During the plague, Pharaoh calls for Moshe and Aharon to remove the locusts, and he admits that he has sinned. HaShem ends the plague but hardens Pharaoh's heart and again Pharaoh fails to free the Beney Yisrael. The country, except for the Jewish People, is then engulfed in a palpable darkness.

Pharaoh calls for Moshe, and tells him to take all the Jews out of Egypt, and to leave their flocks behind. Moshe tells him not only will they take their own flocks, but Pharaoh must add his own too. Moshe tells Pharaoh that HaShem is going to bring one more plague, the death of the firstborn, and then the Children of Yisrael will leave Egypt.

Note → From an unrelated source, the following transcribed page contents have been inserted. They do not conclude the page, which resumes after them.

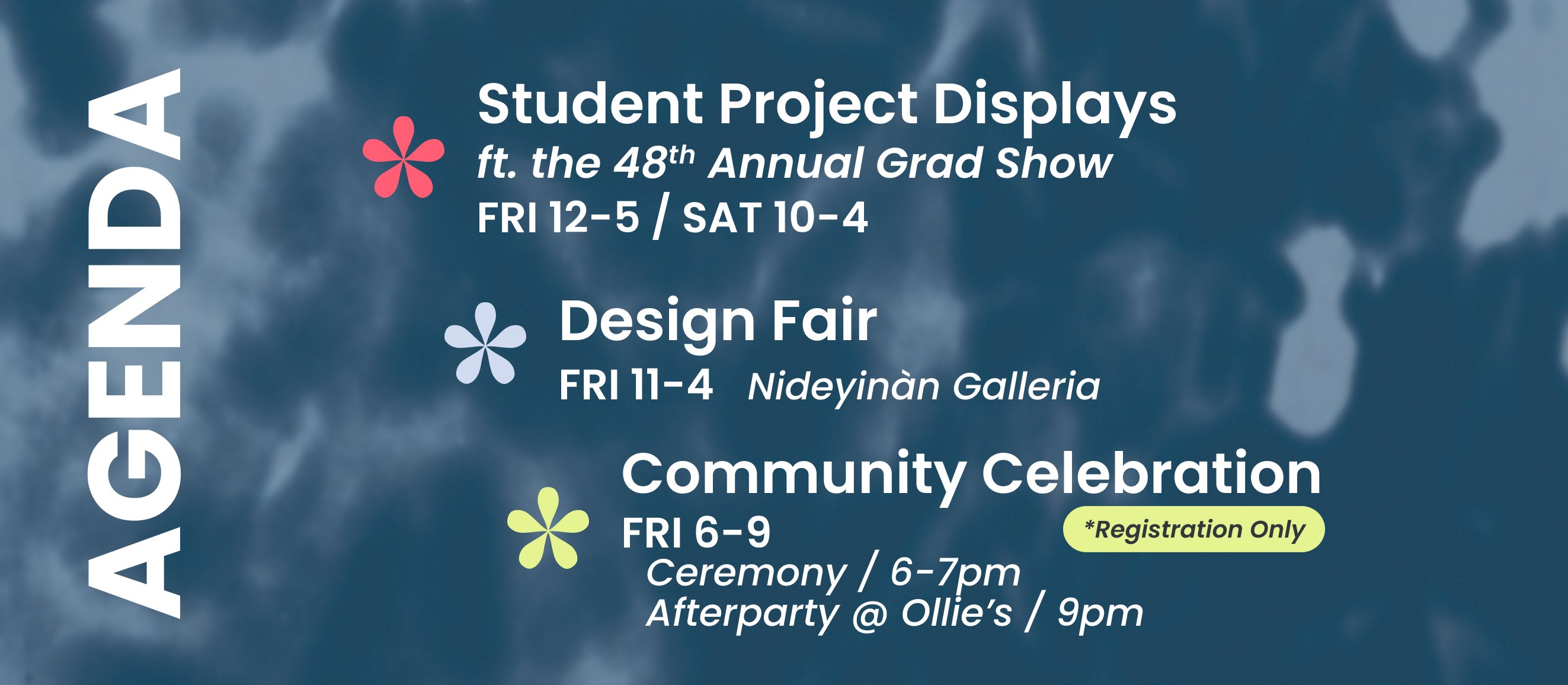 AGENDA

Student Project Displays
ft. the 48$^{th}$ Annual Grad Show
FRI 12-5 / SAT 10-4

Design Fair
FRI 11-4 Nideyinàn Galleria

Community Celebration
FRI 6-9
*Registration Only
Ceremony / 6-7pm
Afterparty @ Ollie's / 9pm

HaShem again hardens Pharaoh's heart, and Pharaoh warns Moshe that if he sees him again he will be put to death. HaShem tells Moshe that the month of Nisan will be the first month in the calendar year. The Beney Yisrael are commanded to take a sheep on the tenth of the month, and guard it until the fourteenth. The sheep is then to be slaughtered as a Pesach sacrifice, its blood put on their door-posts, and its roasted meat to be eaten. The blood on the door-post will be a sign to HaShem to pass-over their homes when He strikes the firstborn of Egypt. The Jewish People are told to memorialize this day as the Exodus from Egypt by never eating chamets on Pesach. Moshe relays HaShem's commands, and the Jewish People perform them flawlessly. HaShem sends the final plague, killing the firstborn, and Pharaoh sends the Jews out of Egypt. HaShem tells Moshe and Aharon the laws concerning the Pesach sacrifice, pidyon haben (the redemption of the firstborn son), and tefillin.